• AUFGABE A: Was erhalten die Soldaten der Reichsmarine laut dem Auszug über Unfallverhütung für besonders schmutzige Arbeiten?
• AUFGABE B: Setze den Auszug über Unfallverhütung im Anschluss an seinen letzten Satz fort.

Verhütung von Unglücksfällen und erste Hilfeleistung

       Je gesunder an Leib und Seele der einzelne seinen verantwortungsvollen Dienst in Maschine und Heizraum versieht, desto seltener werden sich Unglücksfälle im Betriebe ereignen. Es wird deshalb auf das Kapitel Gesundheitspflege (Kapitel V im II. Teile des Leitfadens für den Dienstunterricht in der Reichsmarine) besonders verwiesen. Hier seien kurz Vorbeugung und erste Hilfeleistung für Gesundheitsschädigungen und Unfallsarten besprochen, welche gerade dem technischen Dienste eigentümlich sind.

            1. Bekleidung im Dienst.
       Die Soldaten der Reichsmarine erhalten für besonders schmutzige oder Körper und Kleidung gefährdende Arbeiten neben ihrer Uniformstücke leihweise eine Sonderbekleidung.

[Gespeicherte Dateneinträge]
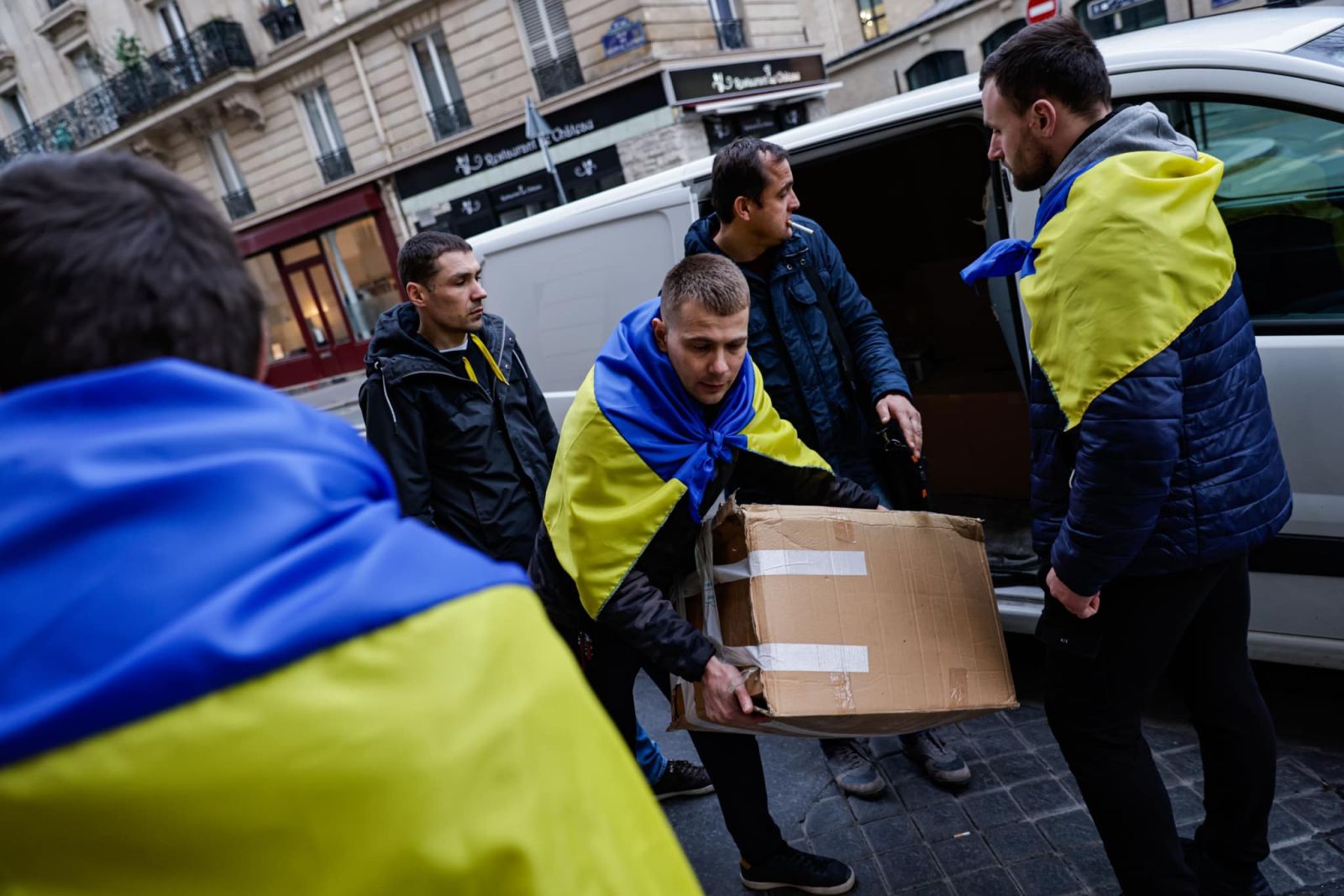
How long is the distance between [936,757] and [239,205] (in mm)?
22050

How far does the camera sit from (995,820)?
8.11 ft

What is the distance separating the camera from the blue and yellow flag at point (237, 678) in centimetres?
59

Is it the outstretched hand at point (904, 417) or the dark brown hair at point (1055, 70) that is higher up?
the dark brown hair at point (1055, 70)

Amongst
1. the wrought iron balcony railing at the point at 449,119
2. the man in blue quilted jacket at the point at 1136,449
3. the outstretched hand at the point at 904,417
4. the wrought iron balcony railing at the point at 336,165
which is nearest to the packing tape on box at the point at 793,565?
the man in blue quilted jacket at the point at 1136,449

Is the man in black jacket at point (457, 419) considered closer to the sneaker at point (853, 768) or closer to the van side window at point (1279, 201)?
the sneaker at point (853, 768)

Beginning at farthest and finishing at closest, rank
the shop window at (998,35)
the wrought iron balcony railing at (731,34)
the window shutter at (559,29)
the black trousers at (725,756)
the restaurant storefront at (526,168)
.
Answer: the shop window at (998,35) → the wrought iron balcony railing at (731,34) → the window shutter at (559,29) → the restaurant storefront at (526,168) → the black trousers at (725,756)

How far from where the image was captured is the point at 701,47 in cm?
1505

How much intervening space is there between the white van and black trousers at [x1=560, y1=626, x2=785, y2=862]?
4.05 feet

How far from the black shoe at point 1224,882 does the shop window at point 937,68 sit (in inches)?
681

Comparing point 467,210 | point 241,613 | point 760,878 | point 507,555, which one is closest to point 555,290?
point 507,555

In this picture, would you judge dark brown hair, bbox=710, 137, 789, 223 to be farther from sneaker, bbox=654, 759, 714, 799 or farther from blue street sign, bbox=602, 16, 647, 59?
blue street sign, bbox=602, 16, 647, 59

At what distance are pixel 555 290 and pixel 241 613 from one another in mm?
3499

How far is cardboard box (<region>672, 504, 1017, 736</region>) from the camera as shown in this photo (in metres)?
1.82

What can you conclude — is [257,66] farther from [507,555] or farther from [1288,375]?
[1288,375]
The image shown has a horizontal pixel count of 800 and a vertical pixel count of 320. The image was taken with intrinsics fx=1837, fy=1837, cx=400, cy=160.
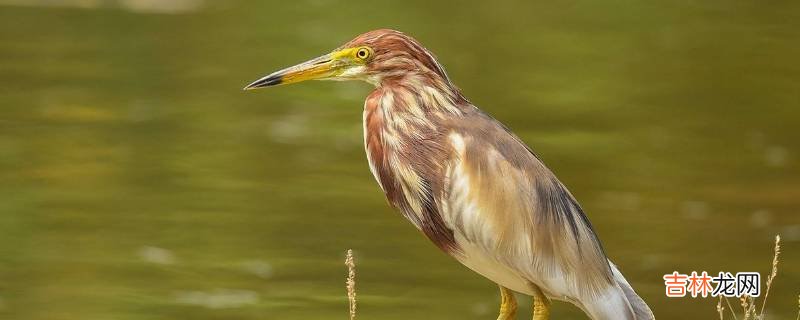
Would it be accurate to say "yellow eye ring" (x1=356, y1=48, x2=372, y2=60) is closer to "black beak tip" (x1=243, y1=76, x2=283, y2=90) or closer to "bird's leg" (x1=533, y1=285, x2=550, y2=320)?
"black beak tip" (x1=243, y1=76, x2=283, y2=90)

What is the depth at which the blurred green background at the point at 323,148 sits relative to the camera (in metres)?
7.90

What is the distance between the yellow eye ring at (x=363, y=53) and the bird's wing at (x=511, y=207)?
0.86ft

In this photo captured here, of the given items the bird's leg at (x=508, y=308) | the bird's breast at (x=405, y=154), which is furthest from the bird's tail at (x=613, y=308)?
the bird's breast at (x=405, y=154)

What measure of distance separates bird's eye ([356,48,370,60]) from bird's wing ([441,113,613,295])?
26cm

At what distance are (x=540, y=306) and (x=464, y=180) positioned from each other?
389 mm

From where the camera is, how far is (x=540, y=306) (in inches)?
174

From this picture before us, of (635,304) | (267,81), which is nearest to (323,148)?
(635,304)

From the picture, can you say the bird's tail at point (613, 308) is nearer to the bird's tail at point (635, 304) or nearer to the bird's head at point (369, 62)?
the bird's tail at point (635, 304)

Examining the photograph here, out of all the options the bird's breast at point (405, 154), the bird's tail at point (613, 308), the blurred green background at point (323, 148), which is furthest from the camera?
the blurred green background at point (323, 148)

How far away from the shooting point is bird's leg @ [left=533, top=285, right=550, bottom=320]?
14.4 ft

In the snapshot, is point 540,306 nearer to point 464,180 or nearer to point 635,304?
point 635,304

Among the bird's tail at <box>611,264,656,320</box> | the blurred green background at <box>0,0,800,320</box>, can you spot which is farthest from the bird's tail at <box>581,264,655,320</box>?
the blurred green background at <box>0,0,800,320</box>

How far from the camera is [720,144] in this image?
35.4 ft

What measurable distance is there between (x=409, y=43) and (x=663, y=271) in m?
4.28
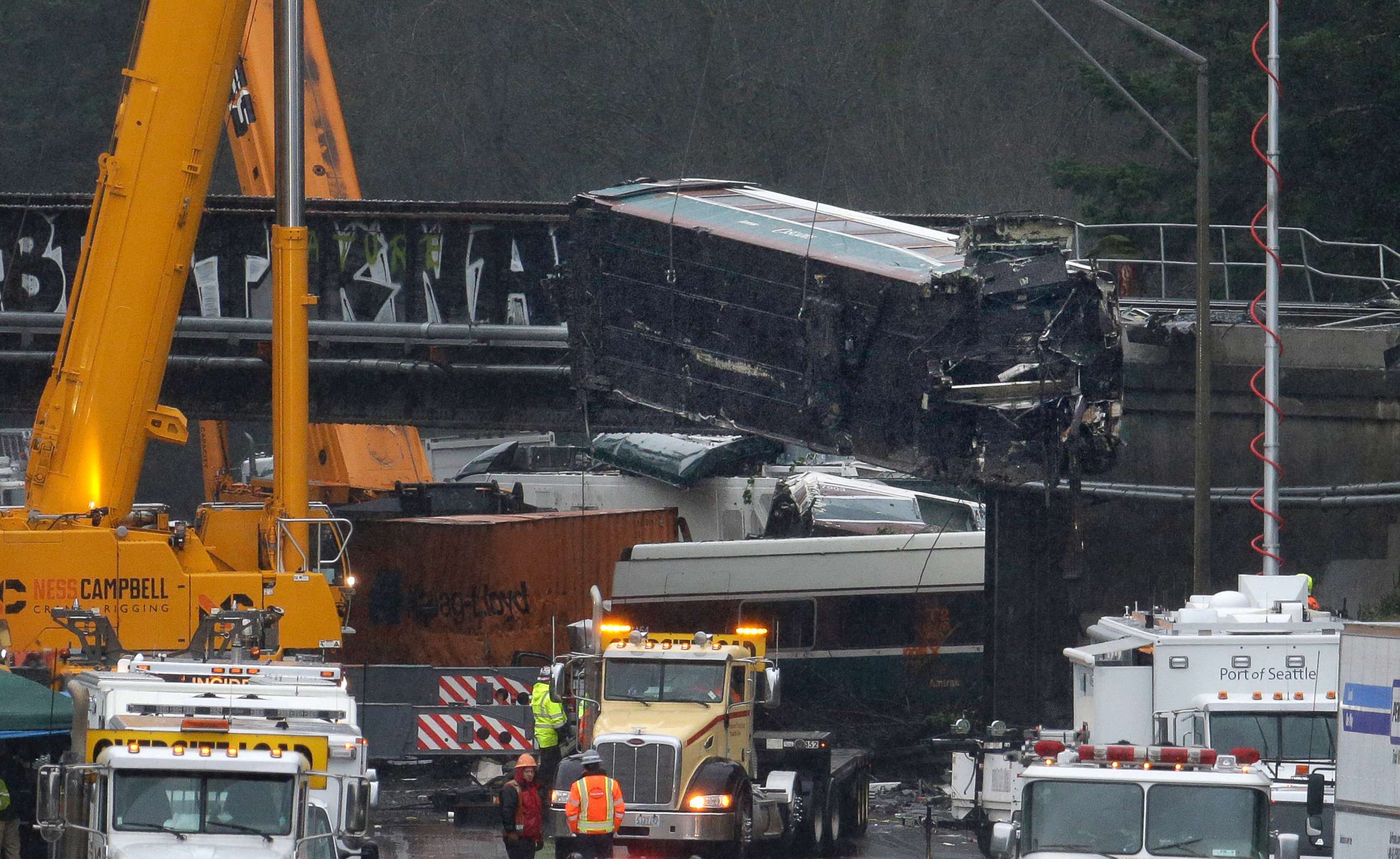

• ANTWORT A: Sie erhalten neben ihren Uniformstücken leihweise eine Sonderbekleidung.

• ANTWORT B:
       Für den Dienst in den Maschinen- und Heizräumen erhalten Heizer Tafelzeug und Unteroffiziere Maschinenanzüge aus festem Stoff. Als Fußbekleidung, die jedoch nur im Heizraum getragen werden darf, werden Holzpantoffeln verausgabt.
       Das Bedienungspersonal von Ölkesseln und größeren Dieselmaschinen erhält Lederzeug, um den Körper gegen die schädlichen Einwirkungen des Teeröles besser abzuschließen Durch Einwirkung von Teeröl entstehen nämlich zuweilen Hautentzündungen (Ekzeme). Auf alleinfahrenden Booten ohne Arzt sollen zur Behandlung solcher Ausschläge mit Borsalbe bestrichen und verbunden werden; bei nächster Gelegenheit Vorstellung beim Arzt. Lederzeug hat sich auch bei Bränden und Dampfgefahr als brauchbares Schutzmittel erwiesen.
       Für Arbeiten an größeren Akkumulatoren-Batterien werden säurefeste Schutzanzüge und Schuhe mit Gummisohlen geliefert.
       Die erhaltene Sonderbekleidung muß bei allen Arbeiten, für die sie geliefert worden ist, getragen werden. Die Leder oder sonstigen Schutzanzüge müssen vollständig geschlossen getragen werden, wenn sie ihren Zweck erfüllen sollen. Die Benutzung von Schutzanzügen für andere als für die vorgesehenen Zwecke ist verboten.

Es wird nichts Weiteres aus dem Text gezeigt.